Iron ore tailings concrete is the same as normal concrete; the influencing factors of RDEM after freeze–thaw are complex and changeable. Therefore, the dispersion degree of sample data obtained by experiment or engineering observation is large, which leads to unsatisfactory prediction accuracy in statistical analysis. Therefore, there are few research reports on the prediction of frost resistance of iron ore tailings concrete. In this study, an ANN prediction model for RDEM of iron ore tailings concrete was established, and the relevant conclusions were as follows:(1)The RDEM of iron ore tailings concrete with different iron ore tailings sand replacement rates under different freeze–thaw cycles is predicted, so as to reflect the frost resistance of the same source of iron ore tailings concrete.(2)A BPNN model with the replace rate of iron ore tailing sand and the number of freeze–thaw cycles as in input factors was established in this paper, the prediction results of BPNN showed that the proposed BPNN had high accuracy, and the nonlinear mapping relationship between the two input parameters and RDEM was well-reflected.(3)Compared with the traditional method, BPNN can effectively avoid the errors caused by human factors, and the accurate prediction results showed that BPNN provided a new method to predict the RDEM of iron ore tailings concrete after freeze–thaw.(4)In the case of a small number of samples, the proposed BPNN in this paper still got satisfactory prediction results; the correlation coefficient between testing data and prediction results was 0.9505. It should be noted that a complete and higher quality database is needed in order to build a more accurate forecasting model. In the following research, the main work is to extend the database, and more factors related to concrete freeze–thaw durability were introduced to further improve the generalization ability of the model.
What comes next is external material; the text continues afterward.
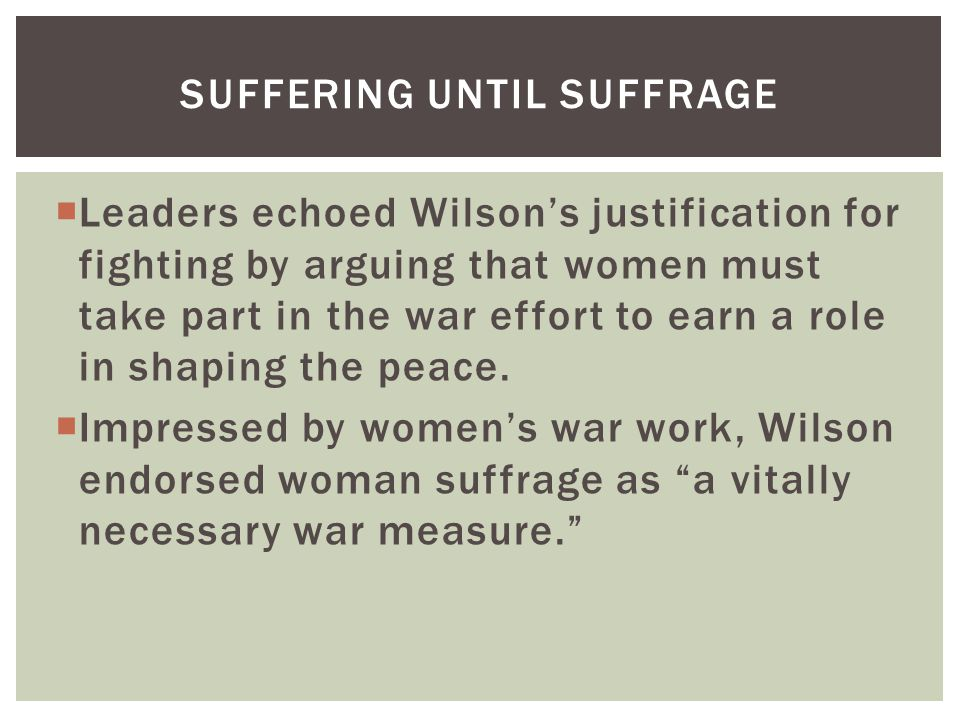  Leaders echoed Wilson's justification for fighting by arguing that women must take part in the war effort to earn a role in shaping the peace.  Imp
It should be pointed out that BP neural network can learn more fully in the case of large samples, thus showing better performance. Therefore, based on the results of this study, it can be seen that if more data of iron tailings concrete can be collected and then network model can be established, better prediction results can be obtained. Moreover, the determination of the number of hidden layer neurons is still an urgent problem to be solved, and the number of hidden layer neurons directly affects the accuracy of BPNN prediction results, so it will be a key issue in future research. In conclusion, BPNN provides a reliable method for predicting the frost resistance of iron tailings concrete.

Data Availability

Data supporting this research article are available from the corresponding author on reasonable request.

Conflicts of Interest

The authors declare that they have no conflicts of interest.

Acknowledgments

We are thankful to Liaoning Key Lab of Petro-chemical Special Building Materials, and this research was supported by the General Project of Education Department of Liaoning Province: Study on freeze–thaw cycle failure mechanism and strengthening mechanism of iron tailing concrete in Fushun area (L2019030) and Basic Scientific Research Project of Education Department of Liaoning Province (LJKMZ20220750).